● Tasks and exercises:
• A. In the passage about Eco's novel "Numero Zero," what is the name of the newspaper that Simei runs?
• B. Carry on the passage about Eco's novel "Numero Zero" from the point where it stops.

● Passage shown:
* Begin *

In the essay, which was published in The Daily Telegraph, Eco scorns former Italian Prime Minister Silvio Berlusconi, a leader known best for bribing Italian senators, hosting “bunga bunga” sex parties, and serenading George Bush, Tony Blair, and Vladimir Putin with love songs he wrote. But the main object of Eco’s derision is the Italian people. If they hadn’t been so apathetic, Berlusconi would not have stayed in power for so long.
“If society has permitted [Berlusconi], why should we blame the man rather than the society which has allowed him to have his way?” Eco wrote.
In his latest novel, “Numero Zero,” Eco continues to lambast, sneer at, and lament a society in which the people eat up gossip, accept lies, and ignore the truth (in the rare cases they receive it).
The protagonist of the novel, Colonna, is a man of about 50 who, we’re told, can write but whose work has only been published in provincial newspapers and small publishing houses. Eager for the money, he accepts an opportunity to ghostwrite the memoir of a journalist, Simei, who runs a newspaper that will likely never be published. (Though a journalist, Simei informs Colonna that he cannot, in fact, write. “Running a newspaper doesn’t necessarily mean you know how to write,” he says. “The minister of defense doesn’t necessarily know how to lob a hand grenade.”)
The newspaper, called Domani (Italian for “tomorrow,”) aims to be like the New York Post, written to satiate the cravings of a public that is ill-informed and has no intention of becoming better informed. At every turn, most of the people working at the newspaper talk about how they can tell a story so it will please its lowest-common-denominator base. One person in the newsroom, Maia, an intellectually curious but lonely person and the novel’s only female character, hopes to write for smart women, but she is forced to acquiesce to her bosses.
The only character in the novel with an interest in discovering the truth is Romano Braggadocio, a writer for Domani and a conspiracy theorist. He is convinced, he tells Colonna, that Mussolini was not, in fact, killed at the end of World War II. Instead, another man was murdered, a double for Mussolini, while il Duce ventured safely to Argentina. Braggadocio believes the theory is so simple it must be true, yet Eco spends over 10 pages informing us of the details.

* End *

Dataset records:
* Begin *

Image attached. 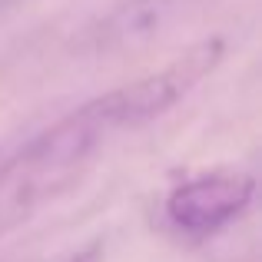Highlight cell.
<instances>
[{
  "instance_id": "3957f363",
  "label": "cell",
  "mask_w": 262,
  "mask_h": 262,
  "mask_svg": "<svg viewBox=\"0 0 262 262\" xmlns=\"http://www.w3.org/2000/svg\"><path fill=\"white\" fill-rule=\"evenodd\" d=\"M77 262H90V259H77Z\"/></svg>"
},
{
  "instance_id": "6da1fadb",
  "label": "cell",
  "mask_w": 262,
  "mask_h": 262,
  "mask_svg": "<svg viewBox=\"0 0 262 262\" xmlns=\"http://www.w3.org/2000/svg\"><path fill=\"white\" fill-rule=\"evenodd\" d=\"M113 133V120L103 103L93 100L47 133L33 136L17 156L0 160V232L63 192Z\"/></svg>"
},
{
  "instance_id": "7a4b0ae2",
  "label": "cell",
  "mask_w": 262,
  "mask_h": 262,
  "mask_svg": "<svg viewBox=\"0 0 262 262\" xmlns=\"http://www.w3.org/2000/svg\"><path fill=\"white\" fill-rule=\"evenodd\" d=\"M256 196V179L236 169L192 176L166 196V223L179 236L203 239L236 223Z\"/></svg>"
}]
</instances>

* End *
* Begin *

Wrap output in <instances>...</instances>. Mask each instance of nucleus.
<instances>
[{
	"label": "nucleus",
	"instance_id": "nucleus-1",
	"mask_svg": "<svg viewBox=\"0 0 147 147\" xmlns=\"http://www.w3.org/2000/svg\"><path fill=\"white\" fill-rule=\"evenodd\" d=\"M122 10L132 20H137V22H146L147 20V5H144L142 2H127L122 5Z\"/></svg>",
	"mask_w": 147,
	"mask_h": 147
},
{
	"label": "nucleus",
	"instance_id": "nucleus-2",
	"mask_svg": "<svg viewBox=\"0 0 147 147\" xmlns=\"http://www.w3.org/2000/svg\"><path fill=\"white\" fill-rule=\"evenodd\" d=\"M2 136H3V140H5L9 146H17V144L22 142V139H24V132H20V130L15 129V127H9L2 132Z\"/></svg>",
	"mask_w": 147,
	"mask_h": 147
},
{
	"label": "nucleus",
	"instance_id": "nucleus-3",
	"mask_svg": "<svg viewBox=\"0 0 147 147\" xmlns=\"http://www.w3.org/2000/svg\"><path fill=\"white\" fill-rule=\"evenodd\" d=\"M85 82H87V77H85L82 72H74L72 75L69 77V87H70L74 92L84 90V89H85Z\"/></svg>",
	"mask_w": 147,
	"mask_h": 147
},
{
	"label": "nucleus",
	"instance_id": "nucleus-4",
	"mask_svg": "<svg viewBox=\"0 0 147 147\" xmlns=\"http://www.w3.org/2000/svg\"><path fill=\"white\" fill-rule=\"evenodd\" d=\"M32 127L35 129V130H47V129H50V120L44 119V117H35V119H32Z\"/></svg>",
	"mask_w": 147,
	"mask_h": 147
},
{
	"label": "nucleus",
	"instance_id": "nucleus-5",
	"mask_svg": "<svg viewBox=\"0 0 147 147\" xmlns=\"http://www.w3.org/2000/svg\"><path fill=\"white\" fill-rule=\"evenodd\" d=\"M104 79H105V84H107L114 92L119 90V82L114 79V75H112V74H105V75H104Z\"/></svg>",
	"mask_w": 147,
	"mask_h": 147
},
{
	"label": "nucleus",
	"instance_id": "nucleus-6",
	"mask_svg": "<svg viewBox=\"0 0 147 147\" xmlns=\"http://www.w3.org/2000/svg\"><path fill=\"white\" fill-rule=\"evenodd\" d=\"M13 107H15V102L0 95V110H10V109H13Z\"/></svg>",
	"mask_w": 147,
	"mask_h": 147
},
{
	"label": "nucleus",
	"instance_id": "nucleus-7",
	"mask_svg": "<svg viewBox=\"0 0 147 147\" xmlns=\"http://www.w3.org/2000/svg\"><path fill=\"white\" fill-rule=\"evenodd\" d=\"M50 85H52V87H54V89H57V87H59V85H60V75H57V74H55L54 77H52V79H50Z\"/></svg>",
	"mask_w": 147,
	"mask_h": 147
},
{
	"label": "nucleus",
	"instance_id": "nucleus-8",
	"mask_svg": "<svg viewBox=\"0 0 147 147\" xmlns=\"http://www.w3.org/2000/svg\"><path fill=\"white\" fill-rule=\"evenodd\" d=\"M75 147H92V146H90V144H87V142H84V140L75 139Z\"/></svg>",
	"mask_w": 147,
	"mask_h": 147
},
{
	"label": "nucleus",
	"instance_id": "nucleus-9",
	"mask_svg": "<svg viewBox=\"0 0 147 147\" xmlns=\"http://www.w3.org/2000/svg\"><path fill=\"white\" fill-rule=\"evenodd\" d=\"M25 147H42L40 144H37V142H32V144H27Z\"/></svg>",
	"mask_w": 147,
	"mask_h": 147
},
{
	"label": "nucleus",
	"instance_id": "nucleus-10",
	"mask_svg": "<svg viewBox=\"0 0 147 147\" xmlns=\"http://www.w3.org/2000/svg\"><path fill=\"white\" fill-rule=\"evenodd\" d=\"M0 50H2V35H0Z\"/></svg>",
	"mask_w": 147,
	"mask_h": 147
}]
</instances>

* End *

● Responses for each task:
• A. Domani

• B.
Once he has told Colonna about his brilliant theory, Braggadocio’s next step is to discover the facts. He must meet with people and go to dark, hidden places in search of the truth. And he does find new information, interesting information. But each thing he learns only seems to further complicate his supposedly simple theory. Still, the further he delves into his projects, the closer he comes to discovering the truth. What he does, it becomes clear, is the closest thing to legitimate journalism we will encounter at Domani.
Braggadocio’s theory sounds entertaining when it is written about in summary form, but it fails to entertain on the page. A conspiracy theory that is so simple it takes 10 pages to explain is a humorous idea. Reading those 10 pages, however, is not funny; it’s exhausting. Eco eagerly makes jokes out of the existence and complexity of Braggadocio’s theory, and the jokes are funny, but they never make the theory itself worth reading. Even the funniest one-liners can’t make up for pages of dull and complex political pontifications.
Eco’s discussion of the press and its readers, meanwhile, makes for more consistently entertaining reading. But while Eco provides his readers with good quips about anti-intellectual publications and their anti-intellectual readers, he never manages to turn those quips into something more fulfilling. His tone, throughout, is one of contempt for the readers of these newspapers and the characters of his book; and, while that contempt may be well earned, reading an entire novel in a mostly one-dimensional, condescending tone can be tiring.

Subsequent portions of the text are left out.